Extract to read
● ● ● ● ● ● ●

2.1. Extractors¶
Extractors are operators that read data from files. The are essentially Casters because the input is always a string, and the output is usually another datatype. Below are examples of using extractors in Pipe objects.
2.1.1. CSVExtractor¶
The CSVExtractor is used to read a csv file and return the data in a pandas DataFrame.
from piperoni.operators.extract.extract_file.csv_ import CSVExtractor
from piperoni.operators.pipe import Pipe
extractor_pipe = Pipe(
[
CSVExtractor()
]
)
extracted_data = extractor_pipe("path/to/file.csv")
2.1.2. ExcelExtractor¶
The ExcelExtractor is used to read an excel file and return the data in a pandas DataFrame.
from piperoni.operators.extract.extract_file.excel import ExcelExtractor
from piperoni.operators.pipe import Pipe
extractor_pipe = Pipe(
[
ExcelExtractor()
]
)
extracted_data = extractor_pipe("path/to/file.xlsx")
2.1.3. JSONExtractor¶
The JSONExtractor is used to read a json file and return the data in a pandas DataFrame.
from piperoni.operators.extract.extract_file.json_ import JSONExtractor
from piperoni.operators.pipe import Pipe
extractor_pipe = Pipe(
[
JSONExtractor()
]
)
extracted_data = extractor_pipe("path/to/file.json")
2.1.4. Custom Extractors¶
You may very often need to make your own custom extractor which will be a superclass of any of the
above classes or the base FileExtractor. You need to define your own transform
method that reads
the data, transforms it, and returns it in some fashion.
Below is an example of a custom extractor using the base FileExtractor. It reads a csv separated by tabs, downscopes to a few specific columns, and returns a pandas DataFrame:
from piperoni.operators.extract.extract_file.base import FileExtractor
from piperoni.operators.pipe import Pipe
from pandas import DataFrame
import pandas as pd
class MyCustomExtractor(FileExtractor):
def transform(self, path: str) -> DataFrame:
"""Parses a cif file. This is a demo, and does not really work. """
raw_file = pd.read_csv(path, sepstr = "\t")
data_dict = {}
data_dict["uid"] = raw_file.iloc[2,1]
data_dict["journal"] = raw_file.iloc[1,8]
data_dict["sites"] = raw_file.iloc[1,10:21]
output_df = DataFrame(data = data_dict)
return output_df
extractor_pipe = Pipe(
[
MyCustomExtractor()
]
)
extracted_data = extractor_pipe("path/to/file.csv")

● ● ● ● ● ● ●

Listed records
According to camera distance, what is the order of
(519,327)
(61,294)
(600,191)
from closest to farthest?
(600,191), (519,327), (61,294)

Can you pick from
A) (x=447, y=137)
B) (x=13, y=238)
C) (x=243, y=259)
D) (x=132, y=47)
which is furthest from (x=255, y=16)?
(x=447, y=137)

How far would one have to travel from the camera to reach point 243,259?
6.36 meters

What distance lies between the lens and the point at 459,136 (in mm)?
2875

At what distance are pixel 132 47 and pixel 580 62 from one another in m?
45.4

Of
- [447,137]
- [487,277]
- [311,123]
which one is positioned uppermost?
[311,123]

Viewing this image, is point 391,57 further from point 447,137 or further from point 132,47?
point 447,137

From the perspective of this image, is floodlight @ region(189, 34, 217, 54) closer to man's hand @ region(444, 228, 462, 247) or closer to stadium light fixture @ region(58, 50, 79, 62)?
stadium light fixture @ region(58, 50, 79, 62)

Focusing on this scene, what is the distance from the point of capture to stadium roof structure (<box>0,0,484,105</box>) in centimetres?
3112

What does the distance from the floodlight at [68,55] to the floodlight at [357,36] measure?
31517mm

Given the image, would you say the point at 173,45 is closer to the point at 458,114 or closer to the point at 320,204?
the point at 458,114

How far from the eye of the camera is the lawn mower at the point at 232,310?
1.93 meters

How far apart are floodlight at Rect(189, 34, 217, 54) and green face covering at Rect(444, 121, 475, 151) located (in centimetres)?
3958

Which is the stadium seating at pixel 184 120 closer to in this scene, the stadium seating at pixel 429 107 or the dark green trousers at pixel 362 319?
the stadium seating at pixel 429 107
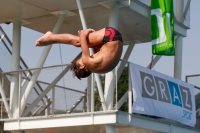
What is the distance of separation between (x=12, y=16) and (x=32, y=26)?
1.30 m

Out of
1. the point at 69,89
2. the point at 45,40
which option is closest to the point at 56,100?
the point at 69,89

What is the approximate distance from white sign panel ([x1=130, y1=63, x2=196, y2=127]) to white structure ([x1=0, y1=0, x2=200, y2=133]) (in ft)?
1.02

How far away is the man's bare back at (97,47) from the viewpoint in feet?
31.3

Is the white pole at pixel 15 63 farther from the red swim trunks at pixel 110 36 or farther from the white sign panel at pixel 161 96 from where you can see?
the red swim trunks at pixel 110 36

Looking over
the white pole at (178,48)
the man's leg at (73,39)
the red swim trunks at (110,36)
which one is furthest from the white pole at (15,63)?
the red swim trunks at (110,36)

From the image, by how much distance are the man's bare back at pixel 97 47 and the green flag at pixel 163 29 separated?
12.7 metres

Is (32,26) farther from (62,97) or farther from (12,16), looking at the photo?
(62,97)

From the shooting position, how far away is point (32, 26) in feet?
79.8

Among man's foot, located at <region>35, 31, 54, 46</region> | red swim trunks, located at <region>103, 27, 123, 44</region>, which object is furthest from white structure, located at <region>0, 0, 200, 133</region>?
red swim trunks, located at <region>103, 27, 123, 44</region>

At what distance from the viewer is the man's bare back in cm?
953

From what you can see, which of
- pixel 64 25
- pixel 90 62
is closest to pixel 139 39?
pixel 64 25

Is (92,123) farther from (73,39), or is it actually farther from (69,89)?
(73,39)

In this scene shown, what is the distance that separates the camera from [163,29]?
74.8 ft

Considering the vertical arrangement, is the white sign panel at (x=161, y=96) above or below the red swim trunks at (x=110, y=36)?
above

● ● ● ● ● ● ●

Given exercise
What method does the extractors page say you must define for a custom extractor? The data comes from a different source than the extractors page.

Solution for this exercise
Your own transform method, which reads the data, transforms it, and returns it in some fashion.